I have two songs stuck in my head on repeat play right now.
One is O.A.R.’s “Shattered” (I saw them in concert a couple years ago–fab!)
“How many times can I break till I shatter? Over the line can’t define what I’m after I always turn the car around…”
This is the melancholy, angst-ridden me digging it.
The other is Natasha Bedingfield’s “Pocketful of Sunshine,” which asks someone to “Take me away…” and makes me smile every time I hear it; the tune is so catchy in spite of the lyrics being a little darker.
Ironically (or perhaps not so ironically) both are duelling one another in my head, speaking to me on different levels.
Like it is for so many people, music has always been an escape for me.
Though I don’t have an ear for music like my dad or brother (both of whom can hear any song and within a minute, play it on the guitar or piano) … and though my sister and I have both inherited the same lovely tonedeaf singing voices that we get from our mom … I love music.
And songs that have meaning stick with me and I’ll always have connotations about them. They remind me of people, of places, of things, and of my history and how I’ve changed over the years.
For example, Sting, the Allman Brothers, the Beatles, Eddie Rabbit, Pink Floyd, Peter Gabriel … all remind me of my dad. I can still picture us dancing together in our living room on Saturday afternoons; when I was small, I’d dance on his feet, swaying to the music. (We danced to “Sweet Melissa” at my wedding).

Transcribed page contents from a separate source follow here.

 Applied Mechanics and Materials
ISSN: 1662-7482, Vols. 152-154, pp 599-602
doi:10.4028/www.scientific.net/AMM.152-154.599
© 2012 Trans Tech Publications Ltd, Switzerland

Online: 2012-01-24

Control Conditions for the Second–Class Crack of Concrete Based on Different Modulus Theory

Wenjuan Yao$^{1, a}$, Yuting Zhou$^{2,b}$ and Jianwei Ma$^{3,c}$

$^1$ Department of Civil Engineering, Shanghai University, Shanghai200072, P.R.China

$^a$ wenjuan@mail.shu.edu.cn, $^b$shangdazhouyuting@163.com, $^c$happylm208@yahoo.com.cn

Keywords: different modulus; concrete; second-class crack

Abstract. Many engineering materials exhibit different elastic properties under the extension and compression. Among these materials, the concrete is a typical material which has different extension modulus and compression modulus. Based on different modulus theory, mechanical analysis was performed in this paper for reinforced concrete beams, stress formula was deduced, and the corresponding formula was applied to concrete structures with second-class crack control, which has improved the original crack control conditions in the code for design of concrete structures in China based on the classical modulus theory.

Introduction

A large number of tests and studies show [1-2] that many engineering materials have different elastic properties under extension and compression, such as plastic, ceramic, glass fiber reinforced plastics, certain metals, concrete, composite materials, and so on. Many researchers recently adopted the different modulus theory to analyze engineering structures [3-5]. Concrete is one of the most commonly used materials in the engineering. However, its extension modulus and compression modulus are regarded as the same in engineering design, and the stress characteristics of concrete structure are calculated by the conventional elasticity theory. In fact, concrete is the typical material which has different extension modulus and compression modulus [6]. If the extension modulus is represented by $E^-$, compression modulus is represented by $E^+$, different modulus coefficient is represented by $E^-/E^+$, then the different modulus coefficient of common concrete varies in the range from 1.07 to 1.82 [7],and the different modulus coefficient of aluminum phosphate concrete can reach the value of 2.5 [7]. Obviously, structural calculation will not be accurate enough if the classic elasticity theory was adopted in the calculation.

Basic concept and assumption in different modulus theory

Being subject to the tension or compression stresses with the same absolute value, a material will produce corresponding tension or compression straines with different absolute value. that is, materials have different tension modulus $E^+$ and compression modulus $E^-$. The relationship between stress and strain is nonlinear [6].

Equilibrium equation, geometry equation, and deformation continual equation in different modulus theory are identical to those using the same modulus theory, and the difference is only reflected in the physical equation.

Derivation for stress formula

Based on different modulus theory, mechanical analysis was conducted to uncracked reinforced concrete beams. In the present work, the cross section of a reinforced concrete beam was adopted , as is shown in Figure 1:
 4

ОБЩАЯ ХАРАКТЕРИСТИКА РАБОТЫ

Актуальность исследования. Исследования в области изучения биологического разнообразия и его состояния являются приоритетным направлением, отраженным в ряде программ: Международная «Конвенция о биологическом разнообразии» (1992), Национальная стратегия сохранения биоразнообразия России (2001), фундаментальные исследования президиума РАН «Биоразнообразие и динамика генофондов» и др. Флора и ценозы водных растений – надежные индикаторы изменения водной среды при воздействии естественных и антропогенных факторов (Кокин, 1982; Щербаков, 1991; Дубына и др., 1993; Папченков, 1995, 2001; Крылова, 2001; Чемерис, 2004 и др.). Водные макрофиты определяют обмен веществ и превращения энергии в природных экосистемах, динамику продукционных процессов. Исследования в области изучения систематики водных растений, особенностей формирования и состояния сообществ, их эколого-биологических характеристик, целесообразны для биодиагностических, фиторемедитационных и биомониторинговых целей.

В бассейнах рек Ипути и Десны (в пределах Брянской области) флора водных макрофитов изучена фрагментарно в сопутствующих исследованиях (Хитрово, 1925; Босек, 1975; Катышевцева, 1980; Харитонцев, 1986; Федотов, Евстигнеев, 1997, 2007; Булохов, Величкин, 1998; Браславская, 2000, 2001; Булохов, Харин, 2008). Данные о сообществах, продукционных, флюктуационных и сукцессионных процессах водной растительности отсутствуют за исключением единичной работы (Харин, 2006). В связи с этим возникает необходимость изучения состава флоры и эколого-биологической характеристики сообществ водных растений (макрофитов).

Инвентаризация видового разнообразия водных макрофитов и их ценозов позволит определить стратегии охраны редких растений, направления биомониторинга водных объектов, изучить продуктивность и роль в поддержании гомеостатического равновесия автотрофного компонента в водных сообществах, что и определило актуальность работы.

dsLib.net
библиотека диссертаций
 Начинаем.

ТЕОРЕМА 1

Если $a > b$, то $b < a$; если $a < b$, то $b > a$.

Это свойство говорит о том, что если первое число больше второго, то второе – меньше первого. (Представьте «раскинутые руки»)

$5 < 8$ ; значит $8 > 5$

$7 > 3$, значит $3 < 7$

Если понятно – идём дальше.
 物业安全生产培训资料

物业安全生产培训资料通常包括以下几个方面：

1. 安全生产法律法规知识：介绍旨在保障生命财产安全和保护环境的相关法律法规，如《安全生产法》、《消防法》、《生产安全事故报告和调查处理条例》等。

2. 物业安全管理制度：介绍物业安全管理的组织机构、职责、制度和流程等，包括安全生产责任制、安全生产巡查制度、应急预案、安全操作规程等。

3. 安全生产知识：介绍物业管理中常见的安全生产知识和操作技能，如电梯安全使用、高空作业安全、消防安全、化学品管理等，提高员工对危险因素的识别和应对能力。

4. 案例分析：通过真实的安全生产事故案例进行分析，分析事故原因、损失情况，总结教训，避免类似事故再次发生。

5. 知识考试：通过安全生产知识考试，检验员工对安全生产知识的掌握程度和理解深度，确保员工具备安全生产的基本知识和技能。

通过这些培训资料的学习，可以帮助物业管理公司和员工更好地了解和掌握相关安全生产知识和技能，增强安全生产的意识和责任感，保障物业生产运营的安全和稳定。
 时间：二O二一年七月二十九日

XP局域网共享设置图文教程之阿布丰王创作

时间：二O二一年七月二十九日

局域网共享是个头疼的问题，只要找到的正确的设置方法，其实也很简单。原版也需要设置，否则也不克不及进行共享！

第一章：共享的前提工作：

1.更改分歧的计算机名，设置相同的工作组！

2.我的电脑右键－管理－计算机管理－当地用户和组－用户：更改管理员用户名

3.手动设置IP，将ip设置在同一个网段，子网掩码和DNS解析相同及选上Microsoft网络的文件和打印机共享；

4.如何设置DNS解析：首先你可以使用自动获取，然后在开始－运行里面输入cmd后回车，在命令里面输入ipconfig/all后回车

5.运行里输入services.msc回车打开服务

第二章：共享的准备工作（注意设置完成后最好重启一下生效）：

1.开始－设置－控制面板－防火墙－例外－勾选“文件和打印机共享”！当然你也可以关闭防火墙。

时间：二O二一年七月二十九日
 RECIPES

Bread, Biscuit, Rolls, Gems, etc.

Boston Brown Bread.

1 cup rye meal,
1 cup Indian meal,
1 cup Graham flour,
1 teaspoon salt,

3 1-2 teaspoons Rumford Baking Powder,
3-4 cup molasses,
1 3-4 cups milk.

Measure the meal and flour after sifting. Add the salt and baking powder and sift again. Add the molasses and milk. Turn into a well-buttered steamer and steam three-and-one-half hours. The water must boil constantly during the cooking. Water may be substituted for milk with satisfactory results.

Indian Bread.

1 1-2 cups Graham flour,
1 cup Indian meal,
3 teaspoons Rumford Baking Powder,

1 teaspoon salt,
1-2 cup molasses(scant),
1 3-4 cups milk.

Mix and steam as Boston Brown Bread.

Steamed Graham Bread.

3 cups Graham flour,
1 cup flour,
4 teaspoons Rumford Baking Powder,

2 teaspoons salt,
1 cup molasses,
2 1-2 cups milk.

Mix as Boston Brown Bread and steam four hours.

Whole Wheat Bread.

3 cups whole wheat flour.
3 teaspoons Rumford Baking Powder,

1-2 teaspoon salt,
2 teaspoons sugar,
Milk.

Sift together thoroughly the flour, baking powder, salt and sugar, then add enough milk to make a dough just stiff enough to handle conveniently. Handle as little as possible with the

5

When I got older, my siblings and I would “put on shows” on the stage my dad built and (I’m not kidding here!) charge our parents to watch us dance or roller-skate around our basement to “We Didn’t Start the Fire,” “Circle in the Sand,” and “Eternal Flame.”
Early ’90s techno like “Be My Lover,” “Boom Boom Boom,” and “This is Your Night” remind me of creating cheerleading routines with my best friend for the middle-school squad we coached, and dancing at the under-18 club in town on Friday nights.
Anything by New Kids on the Block or Ace of Base reminds me of my other best friend from high school; of easy times where we did Karaoke in our bedrooms and recorded ourselves during sleepovers, with not a care in the world.
And even though it was also my senior prom song, I still can’t hear Sarah Maclachlan’s “I Will Remember You” without thinking of the boy who broke my heart freshman year of college; it was a song he’d shared with me.
Indigo Girls remind me of living in my college dorm, blasting and singing “Ghost,” “Galileo” and “Romeo and Juliet” til we were blue in the face. (Same with Dixie Chicks, Sara Evans, and Bare Naked Ladies).
Or, “Seasons of Love” from RENT. That was another college staple and one that reminds me, like BNL, of my dear friend Jason.
Back when I lived in Buenos Aires during the fall semester of my junior year, I used to listen to my two-disc Dave Matthews Band w/ Tim Reynolds Live at Luther College on repeat play on the bus on my way to and from the university.
I’d drown out the sounds of Spanish around me, listening to my favorites like “No. 41″ and “Typical Situation.” Sometimes when I felt really homesick or nostalgic, I would close my eyes on my bed and listen to it in my host family’s house. Or go for long walks with my Walkman.
And then I met my husband, and though we have a shared love of Spanish rock/pop, “One Year of Love” by Queen became “our song.” One night when I was visiting him in El Salvador that first year we were apart, he put it on and asked me to slow dance with him and, wrapped in his arms, I just fell in love with the lyrics … and re-fell in love with him.
We danced to it at our wedding as our first couple dance, and it was like we were alone in the world, just the two of us on an island… yet we felt the heat and love from everyone around us, sheltering us, adoring us, in our little nook. It was nothing short of magical.
Music makes us feel good, takes us away, to another place. It helps me remember the past and look to the future with optimism.
And, like a good book, for just a few minutes, I can forget what I’m feeling.
How about you? How has music influenced your life? What songs stick out in your mind as defining you?